In light of the efficiency and effectiveness of GPSite, we sought to annotate and analyze the potential binding interfaces of various kinds for the entire Swiss-Prot database. For this task, we applied ESMFold to predict the structures of 568,326 sequences in Swiss-Prot, which required approximately 8.5 days as described in Methods. Typically, it takes 16 seconds to predict the structure of a protein with 500 residues, or 100 seconds for 1000 residues (Appendix 3-figure 6). The feature extraction and GPSite inference procedures overall cost about 5 hours. All ESMFold-predicted structures accompanied by the binding site annotations for Swiss-Prot are freely available in our user-friendly GPSiteDB database (https://bio-web1.nscc-gz.cn/database/GPSiteDB). Appendix 3-figure 7 further illustrates the distributions of the protein length and the predicted TM-score (pTM) estimated by ESMFold for the Swiss-Prot sequences, where most proteins are no longer than 500 residues and predicted with high confidence (pTM > 0.8). For the subsequent downstream analyses, we only considered the predicted structures with pTM > 0.7, resulting in a total of 370,140 structures.

Exploiting the residue-level binding site annotations, we could readily extend GPSite to discriminate between binding and non-binding proteins of various ligands. Specifically, a protein-level binding score indicating the overall binding propensity to a specific ligand can be generated by averaging the top k predicted scores among all residues. Empirically, we set k to 5 for metal ions and 10 for other ligands, considering the distributions of the numbers of binding residues per sequence observed in the training set. As depicted in Figure 5A, the GPSite binding scores for proteins with the corresponding ligand-binding molecular functions are significantly higher than those without such annotations in Swiss-Prot (P-value < 10−165 for all ligands according to Mann–Whitney U test 57). The accuracy of the GPSite protein-level binding scores is further validated by the ROC curves in Figure 5B, where GPSite achieves satisfactory AUC values for all ligands except protein (AUC of 0.608). This may be ascribed to the fact that protein-protein interactions are ubiquitous in living organisms while the Swiss-Prot function annotations are incomplete (Appendix 1-note 7). Moreover, we attempted to gather the top 20,000 proteins with the highest GPSite binding scores for each ligand to expand the binding function annotations in Swiss-Prot. We could immediately notice that the GPSite-predicted binding proteins are involved in biological processes consistent with existing knowledge as shown in Figure 5C and Appendix 3-figure 8. For instance, the DNA-binding proteins predicted by GPSite are prone to participate in DNA repair, DNA-templated transcription, DNA recombination and replication, while the RNA-binding proteins are inclined to perform translation and RNA modification.

Analyses of Swiss-Prot based on the binding site annotations by GPSite. (A) The distributions of the binding scores assigned by GPSite for proteins with or without certain ligand-binding molecular function in GO. (B) The ROC curves when using the GPSite binding scores to distinguish between binding and non-binding proteins of various ligands. (C) The percentage of proteins predicted as binding to DNA and RNA by GPSite to be annotated with certain biological process in Swiss-Prot. Only the specific biological process terms with depth ≥ 8 in the GO directed acyclic graph are considered, among which the top 15 terms with the highest percentages are displayed. (D) The percentage of surface pathogenic or benign natural variant sites within GPSite-predicted interfaces. The baseline is the probability of a random surface residue being annotated as an interface residue. (E) The pathogenic probabilities of variants located in non-binding sites or different types of binding sites predicted by GPSite.

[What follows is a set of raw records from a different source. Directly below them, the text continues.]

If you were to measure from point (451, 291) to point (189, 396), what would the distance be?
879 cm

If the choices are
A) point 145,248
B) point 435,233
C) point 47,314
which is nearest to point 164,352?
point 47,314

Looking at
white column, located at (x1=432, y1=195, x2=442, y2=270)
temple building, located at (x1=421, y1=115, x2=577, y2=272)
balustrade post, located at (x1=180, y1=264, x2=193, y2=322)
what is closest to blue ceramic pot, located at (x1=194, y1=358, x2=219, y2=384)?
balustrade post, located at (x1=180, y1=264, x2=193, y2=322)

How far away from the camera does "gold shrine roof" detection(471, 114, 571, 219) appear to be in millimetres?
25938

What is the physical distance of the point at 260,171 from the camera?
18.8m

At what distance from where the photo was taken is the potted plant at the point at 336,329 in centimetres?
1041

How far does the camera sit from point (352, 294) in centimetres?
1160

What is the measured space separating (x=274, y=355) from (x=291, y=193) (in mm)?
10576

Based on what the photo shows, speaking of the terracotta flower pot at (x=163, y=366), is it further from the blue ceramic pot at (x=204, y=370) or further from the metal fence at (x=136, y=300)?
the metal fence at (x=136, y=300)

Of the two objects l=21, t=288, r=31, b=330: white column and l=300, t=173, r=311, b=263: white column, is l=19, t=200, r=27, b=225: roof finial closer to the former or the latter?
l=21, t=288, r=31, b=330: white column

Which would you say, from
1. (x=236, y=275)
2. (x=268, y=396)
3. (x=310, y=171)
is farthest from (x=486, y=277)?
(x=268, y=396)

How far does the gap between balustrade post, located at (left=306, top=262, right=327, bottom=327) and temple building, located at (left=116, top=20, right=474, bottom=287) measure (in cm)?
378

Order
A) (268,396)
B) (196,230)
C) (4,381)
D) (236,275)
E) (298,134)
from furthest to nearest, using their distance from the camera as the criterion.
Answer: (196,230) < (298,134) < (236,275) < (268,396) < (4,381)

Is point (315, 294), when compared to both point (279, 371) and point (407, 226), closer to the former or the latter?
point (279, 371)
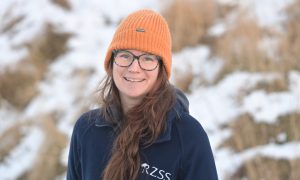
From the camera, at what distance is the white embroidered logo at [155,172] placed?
145 cm

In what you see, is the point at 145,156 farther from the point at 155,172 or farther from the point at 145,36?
the point at 145,36

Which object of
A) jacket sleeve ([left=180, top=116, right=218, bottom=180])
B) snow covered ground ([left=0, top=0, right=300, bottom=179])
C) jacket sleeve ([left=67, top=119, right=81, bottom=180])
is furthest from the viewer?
snow covered ground ([left=0, top=0, right=300, bottom=179])

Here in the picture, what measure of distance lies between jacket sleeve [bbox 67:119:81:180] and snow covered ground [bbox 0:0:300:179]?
191 centimetres

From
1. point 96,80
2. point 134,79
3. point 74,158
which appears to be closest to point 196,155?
point 134,79

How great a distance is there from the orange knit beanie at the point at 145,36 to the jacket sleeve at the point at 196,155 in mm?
236

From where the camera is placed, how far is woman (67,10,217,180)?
4.73ft

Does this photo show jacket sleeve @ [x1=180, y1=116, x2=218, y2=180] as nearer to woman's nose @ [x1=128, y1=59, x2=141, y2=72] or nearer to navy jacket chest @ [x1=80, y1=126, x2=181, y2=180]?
navy jacket chest @ [x1=80, y1=126, x2=181, y2=180]

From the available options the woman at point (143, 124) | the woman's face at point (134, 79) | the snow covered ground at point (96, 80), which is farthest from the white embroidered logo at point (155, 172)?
the snow covered ground at point (96, 80)

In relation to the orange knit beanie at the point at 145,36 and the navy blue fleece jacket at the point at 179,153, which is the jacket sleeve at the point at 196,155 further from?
the orange knit beanie at the point at 145,36

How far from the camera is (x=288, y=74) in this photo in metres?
4.30

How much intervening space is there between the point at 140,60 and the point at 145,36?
0.26ft

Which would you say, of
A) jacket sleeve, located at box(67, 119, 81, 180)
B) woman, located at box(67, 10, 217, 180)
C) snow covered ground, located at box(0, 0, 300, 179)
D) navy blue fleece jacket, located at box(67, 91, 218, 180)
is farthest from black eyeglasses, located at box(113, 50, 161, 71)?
snow covered ground, located at box(0, 0, 300, 179)

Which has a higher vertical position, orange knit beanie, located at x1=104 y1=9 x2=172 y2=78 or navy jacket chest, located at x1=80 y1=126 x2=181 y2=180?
orange knit beanie, located at x1=104 y1=9 x2=172 y2=78

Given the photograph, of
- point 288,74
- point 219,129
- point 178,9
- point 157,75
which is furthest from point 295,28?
point 157,75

Capitalizing on the predicted structures and annotations within GPSiteDB, cell biologists are empowered to easily locate the genetic variants and assess their potential disruptions in protein-ligand interactions and pathogenicity. This facilitates the establishment of rational working hypotheses to propel therapeutic development in a more informed manner. Here we conduct analyses on the associations between binding sites and genetic variants for the human proteome as an example. Notably, 20.67% of the pathogenic variant sites on the surfaces of the predicted structures fall in the GPSite-predicted interfaces, higher than the benign variants (11.97%) or the random baseline (16.35%) as described in Figure 5D. Consistent trend is observed in Appendix 3-figure 9 when considering variants in the entire structure (rather than solely on surface). Besides, we investigated the pathogenic probabilities of variants in different locations in Figure 5E. As expected, the pathogenicity of variants located in the predicted binding sites is higher than those in the non-binding sites. Interestingly, our analysis uncovered that the pathogenic probabilities of variants in the predicted binding sites of ATP and metal ions surpass those of other ligands. One possible reason is that the binding interfaces of ATP and metal ions typically comprise small pockets formed by a limited number of residues. Consequently, variants affecting even a single residue within such pockets may exert a substantial influence on the overall pocket functionality and lead to diseases.

Discussion

In this study, we present GPSite to accurately and efficiently predict protein binding sites of diverse biologically relevant molecules including DNA, RNA, peptide, protein, ATP, HEM, and metal ions. By leveraging the informative sequence embeddings and predicted structures from pre-trained language models, GPSite is liberated from the reliance on MSA or experimental protein structures. To encapsulate the high-level bio-physicochemical characteristics in the predicted structures, GPSite incorporates a comprehensive geometric featurizer and an edge-enhanced graph neural network to refine both residual and relational geometric contexts in an end-to-end manner. GPSite also stands out from the previous approaches by applying a multi-task framework to effectively model the intrinsic relationships among different binding partners. Results across various benchmark datasets indicate that GPSite substantially outperforms state-of-the-art sequence-based and structure-based methods, even under conditions where the predicted structures are of lower quality. Finally, we demonstrate GPSite’s scalability to genome-scale sequence databases by annotating binding sites for over 568,000 sequences in Swiss-Prot within 9 days. Further analyses suggest that these annotations are not only accordant with existing knowledge but also capable of facilitating discoveries of unexplored biology in protein function and genetic variant.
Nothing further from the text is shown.